Monsieur T.*,

Un jour, les conditions se sont réunies pour que vous intégriez un logement et puissiez quitter le centre d’hébergement d’urgence dans lequel vous dormiez depuis une dizaine d’années. A trois reprises, nous sommes venu.es vous chercher pour vous emmener dans votre nouveau 'chez vous'. A trois reprises, vous avez refusé de nous suivre. Vous nous disiez être trop fatigué, ou avoir mal au ventre.

 

Les pertes de mémoire dont vous souffrez vous obligent à répéter les mêmes itinéraires chaque jour, afin de progressivement les mémoriser. Au fil des mois que vous avez passés dans ce centre d’urgence, vous avez acquis des repères, et l’idée de vous en éloigner vous tordait l’estomac.

Vous n’étiez pas prêt à vous éloigner des trajectoires que vous connaissiez et la peur de déménager vers un ailleurs inconnu, de prendre le risque de vous perdre au milieu d’un environnement étranger, vous paralysait.

@Pierre-Yves Jortay Photography

Nous vous avons rassuré, à travers l’accompagnement qu’on pouvait vous proposer, mais aussi encouragé dans votre capacité à surmonter vos peurs.
Parfois, j’ai eu l’impression de devoir vous convaincre d’emménager. Jusqu’où fallait-il vous motiver ? Mon expérience avec vous m’a fait approcher les contours, flous et fluctuants, de cette frontière entre vos envies et les nôtres.

 

Avant de tenter une ultime fois de vous accompagner vers ce logement, nous prenons un café en terrasse vous et moi. L’ambiance est à la fois détendue et crispée, quelque chose est en train de se jouer. Je pressens que vous n’avez pas envie que ce moment se termine, que vous avez besoin de temps. Alors nous reprenons un  café et puis encore un autre.

 

J’ai le sentiment qu’il me faut me mettre un peu en retrait et vous laisser tout l’espace pour prendre la décision qui suivra. Nous avons passé quinze ou vingt minutes en silence. Le temps de vous laisser vous projeter, hésiter, et finalement décider. Un moment plein d’émotions, à l’issue duquel vous me dites : «  Bon alors, qu’est-ce qu’il me faut ? Du papier toilette, à manger, du tabac, quoi d’autre ? ».

 

Bonne route Monsieur T. !

Vous voulez en apprendre plus sur notre travail en logement ?

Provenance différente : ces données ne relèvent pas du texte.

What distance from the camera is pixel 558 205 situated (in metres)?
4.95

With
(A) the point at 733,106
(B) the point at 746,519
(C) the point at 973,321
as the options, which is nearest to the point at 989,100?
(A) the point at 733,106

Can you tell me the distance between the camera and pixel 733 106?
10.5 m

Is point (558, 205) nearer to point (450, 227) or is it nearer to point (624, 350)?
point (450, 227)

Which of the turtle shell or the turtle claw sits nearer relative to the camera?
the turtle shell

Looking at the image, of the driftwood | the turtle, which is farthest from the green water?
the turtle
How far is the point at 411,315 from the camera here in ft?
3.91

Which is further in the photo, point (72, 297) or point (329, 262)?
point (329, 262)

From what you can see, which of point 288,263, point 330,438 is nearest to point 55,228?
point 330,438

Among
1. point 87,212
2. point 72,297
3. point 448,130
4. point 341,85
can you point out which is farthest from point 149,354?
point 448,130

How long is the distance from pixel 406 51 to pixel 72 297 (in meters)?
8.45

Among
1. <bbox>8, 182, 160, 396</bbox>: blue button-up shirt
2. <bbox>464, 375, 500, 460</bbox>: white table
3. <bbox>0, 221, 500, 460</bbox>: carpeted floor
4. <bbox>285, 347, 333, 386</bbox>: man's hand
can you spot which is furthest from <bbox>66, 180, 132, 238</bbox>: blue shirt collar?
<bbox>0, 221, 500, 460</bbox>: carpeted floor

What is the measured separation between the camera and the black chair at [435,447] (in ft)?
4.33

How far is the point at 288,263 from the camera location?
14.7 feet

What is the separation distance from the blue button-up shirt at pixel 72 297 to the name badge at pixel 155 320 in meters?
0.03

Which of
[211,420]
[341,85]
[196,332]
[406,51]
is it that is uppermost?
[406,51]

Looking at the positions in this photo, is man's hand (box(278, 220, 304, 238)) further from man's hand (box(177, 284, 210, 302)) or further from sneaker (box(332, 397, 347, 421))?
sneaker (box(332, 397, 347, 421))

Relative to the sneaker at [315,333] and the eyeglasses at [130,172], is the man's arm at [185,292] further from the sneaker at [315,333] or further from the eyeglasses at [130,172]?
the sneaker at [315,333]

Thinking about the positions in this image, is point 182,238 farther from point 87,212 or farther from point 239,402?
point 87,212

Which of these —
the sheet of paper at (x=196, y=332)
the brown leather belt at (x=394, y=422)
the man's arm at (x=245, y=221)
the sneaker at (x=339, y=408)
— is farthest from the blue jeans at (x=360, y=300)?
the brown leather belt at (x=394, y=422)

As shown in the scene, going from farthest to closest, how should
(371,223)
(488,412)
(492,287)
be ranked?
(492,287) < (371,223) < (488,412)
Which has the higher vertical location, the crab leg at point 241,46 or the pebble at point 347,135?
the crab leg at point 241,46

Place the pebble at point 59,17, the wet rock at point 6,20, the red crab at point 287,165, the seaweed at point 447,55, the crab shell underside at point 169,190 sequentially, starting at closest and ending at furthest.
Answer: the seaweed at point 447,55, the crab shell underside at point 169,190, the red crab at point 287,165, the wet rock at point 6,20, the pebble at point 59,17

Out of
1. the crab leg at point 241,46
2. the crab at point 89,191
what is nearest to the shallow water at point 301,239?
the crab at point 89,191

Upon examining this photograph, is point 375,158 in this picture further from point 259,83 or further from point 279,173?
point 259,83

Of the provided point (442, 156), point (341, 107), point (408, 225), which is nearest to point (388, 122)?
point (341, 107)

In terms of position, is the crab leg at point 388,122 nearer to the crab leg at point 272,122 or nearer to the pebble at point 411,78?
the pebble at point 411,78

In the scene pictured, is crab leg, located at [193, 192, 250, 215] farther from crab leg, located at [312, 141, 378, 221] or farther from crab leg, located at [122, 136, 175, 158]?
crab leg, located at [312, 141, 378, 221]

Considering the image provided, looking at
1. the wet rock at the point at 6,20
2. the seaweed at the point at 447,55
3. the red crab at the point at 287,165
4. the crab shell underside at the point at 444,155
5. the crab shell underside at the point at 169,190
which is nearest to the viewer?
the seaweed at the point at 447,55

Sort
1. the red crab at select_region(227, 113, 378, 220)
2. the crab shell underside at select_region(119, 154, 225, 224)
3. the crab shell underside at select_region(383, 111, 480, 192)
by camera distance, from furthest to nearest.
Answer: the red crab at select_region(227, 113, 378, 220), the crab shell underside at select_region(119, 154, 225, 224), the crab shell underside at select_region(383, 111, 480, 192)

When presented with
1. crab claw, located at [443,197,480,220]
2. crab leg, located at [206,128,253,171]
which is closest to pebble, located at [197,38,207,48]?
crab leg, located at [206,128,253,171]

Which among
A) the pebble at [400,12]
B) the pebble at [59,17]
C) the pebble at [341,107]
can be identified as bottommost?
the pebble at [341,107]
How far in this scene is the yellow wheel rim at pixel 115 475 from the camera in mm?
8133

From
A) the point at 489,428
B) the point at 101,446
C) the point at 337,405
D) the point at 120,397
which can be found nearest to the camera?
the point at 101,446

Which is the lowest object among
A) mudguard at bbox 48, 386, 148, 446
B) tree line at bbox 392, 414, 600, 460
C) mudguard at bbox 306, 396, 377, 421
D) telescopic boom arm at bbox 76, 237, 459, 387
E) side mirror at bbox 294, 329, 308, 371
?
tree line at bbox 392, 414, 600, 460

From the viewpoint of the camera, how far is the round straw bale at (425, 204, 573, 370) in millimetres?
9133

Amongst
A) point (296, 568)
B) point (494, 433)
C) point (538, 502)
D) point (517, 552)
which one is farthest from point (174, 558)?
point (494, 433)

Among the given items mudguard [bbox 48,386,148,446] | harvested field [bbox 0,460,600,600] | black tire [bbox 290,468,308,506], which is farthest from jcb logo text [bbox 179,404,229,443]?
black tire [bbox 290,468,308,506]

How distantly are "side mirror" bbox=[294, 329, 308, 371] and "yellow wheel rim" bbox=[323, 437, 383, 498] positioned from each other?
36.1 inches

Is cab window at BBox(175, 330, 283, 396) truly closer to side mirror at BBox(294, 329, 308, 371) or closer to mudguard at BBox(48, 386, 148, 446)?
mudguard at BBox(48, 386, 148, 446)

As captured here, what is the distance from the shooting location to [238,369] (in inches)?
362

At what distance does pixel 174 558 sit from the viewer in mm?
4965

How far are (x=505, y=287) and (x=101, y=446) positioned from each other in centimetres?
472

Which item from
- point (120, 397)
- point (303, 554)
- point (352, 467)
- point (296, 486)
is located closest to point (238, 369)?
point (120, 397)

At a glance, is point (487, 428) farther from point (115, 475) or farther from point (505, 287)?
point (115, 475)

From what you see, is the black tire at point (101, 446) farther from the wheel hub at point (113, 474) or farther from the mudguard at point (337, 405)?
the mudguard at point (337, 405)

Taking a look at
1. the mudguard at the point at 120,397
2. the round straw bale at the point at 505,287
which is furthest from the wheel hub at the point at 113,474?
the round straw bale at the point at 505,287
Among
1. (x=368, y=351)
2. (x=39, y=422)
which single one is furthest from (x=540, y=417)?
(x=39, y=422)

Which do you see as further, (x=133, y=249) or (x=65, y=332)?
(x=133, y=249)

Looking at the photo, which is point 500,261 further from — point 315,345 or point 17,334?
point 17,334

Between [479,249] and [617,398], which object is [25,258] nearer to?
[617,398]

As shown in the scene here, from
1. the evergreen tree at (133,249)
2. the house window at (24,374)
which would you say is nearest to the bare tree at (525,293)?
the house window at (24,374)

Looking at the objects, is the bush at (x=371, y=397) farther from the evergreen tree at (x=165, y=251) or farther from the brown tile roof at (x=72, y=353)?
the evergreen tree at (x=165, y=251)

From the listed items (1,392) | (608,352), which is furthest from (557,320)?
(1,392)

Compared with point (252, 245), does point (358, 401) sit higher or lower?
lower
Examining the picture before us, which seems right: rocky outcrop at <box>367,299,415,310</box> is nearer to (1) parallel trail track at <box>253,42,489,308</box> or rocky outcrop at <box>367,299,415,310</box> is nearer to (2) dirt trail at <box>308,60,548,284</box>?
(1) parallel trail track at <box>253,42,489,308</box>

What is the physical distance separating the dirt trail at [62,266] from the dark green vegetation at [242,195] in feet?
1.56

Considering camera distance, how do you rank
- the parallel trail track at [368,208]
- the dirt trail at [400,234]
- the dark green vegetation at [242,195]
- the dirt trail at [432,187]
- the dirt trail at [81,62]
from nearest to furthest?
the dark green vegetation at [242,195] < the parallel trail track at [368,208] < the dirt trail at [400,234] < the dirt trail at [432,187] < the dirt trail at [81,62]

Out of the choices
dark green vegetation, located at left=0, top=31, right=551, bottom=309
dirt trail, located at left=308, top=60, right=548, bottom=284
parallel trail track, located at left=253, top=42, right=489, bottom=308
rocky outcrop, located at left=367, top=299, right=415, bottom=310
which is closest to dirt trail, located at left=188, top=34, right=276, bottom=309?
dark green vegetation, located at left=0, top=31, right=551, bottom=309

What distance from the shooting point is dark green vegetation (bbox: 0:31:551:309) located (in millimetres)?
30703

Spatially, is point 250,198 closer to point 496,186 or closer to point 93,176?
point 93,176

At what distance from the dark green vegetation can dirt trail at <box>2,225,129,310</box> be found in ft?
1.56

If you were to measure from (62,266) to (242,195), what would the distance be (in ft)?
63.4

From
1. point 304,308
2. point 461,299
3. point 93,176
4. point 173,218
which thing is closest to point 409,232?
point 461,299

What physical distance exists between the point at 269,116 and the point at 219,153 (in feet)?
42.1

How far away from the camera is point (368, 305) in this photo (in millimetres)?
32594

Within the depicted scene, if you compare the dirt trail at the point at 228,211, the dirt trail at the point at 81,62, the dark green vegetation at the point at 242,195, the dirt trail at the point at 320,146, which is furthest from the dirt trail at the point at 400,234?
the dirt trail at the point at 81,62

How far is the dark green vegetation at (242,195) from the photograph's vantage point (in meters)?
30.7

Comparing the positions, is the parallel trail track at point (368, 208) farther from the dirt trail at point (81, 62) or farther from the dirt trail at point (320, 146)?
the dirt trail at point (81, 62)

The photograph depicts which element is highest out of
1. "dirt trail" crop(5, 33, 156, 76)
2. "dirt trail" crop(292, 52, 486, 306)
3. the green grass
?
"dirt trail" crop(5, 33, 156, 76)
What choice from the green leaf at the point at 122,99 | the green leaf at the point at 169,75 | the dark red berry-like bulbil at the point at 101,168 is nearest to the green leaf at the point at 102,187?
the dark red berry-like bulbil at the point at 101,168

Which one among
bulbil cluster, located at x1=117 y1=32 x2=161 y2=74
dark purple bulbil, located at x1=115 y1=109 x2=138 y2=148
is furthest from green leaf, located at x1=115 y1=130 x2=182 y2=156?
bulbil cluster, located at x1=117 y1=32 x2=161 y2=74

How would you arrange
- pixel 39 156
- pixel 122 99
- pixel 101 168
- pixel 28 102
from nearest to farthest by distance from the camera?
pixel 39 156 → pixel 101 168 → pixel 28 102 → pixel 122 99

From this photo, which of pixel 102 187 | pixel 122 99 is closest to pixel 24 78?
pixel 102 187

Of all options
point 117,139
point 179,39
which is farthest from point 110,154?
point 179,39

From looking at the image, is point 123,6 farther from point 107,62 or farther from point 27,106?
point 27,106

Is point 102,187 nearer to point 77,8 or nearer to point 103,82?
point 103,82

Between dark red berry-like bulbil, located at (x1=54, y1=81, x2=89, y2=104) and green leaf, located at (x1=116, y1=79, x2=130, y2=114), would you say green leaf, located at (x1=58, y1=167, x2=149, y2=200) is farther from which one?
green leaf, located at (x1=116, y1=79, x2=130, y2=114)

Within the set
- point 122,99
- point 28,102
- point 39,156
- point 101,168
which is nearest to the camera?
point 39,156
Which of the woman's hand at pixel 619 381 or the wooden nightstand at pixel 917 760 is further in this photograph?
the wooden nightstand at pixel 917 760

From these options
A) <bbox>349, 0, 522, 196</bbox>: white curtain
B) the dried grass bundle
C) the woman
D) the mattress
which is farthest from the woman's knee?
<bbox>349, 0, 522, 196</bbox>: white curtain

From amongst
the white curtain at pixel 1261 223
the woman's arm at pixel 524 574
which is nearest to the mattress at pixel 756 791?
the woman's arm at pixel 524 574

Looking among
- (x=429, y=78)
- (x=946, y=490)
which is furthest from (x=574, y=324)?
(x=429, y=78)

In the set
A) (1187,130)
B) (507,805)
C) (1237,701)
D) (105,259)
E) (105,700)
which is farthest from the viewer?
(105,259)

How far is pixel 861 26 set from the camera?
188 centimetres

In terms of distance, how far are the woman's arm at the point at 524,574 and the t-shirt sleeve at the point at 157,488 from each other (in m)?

(*) Nous mettons tout en œuvre pour respecter la vie privée de nos patients et notre secret professionnel. Nous voulons néanmoins témoigner de la façon dont ils doivent survivre et de la manière dont nous travaillons ensemble à leur réinsertion. Par conséquent, le nom des lieux et des personnes sont volontairement omis ou modifiés et des situations vécues sont placées dans un autre contexte.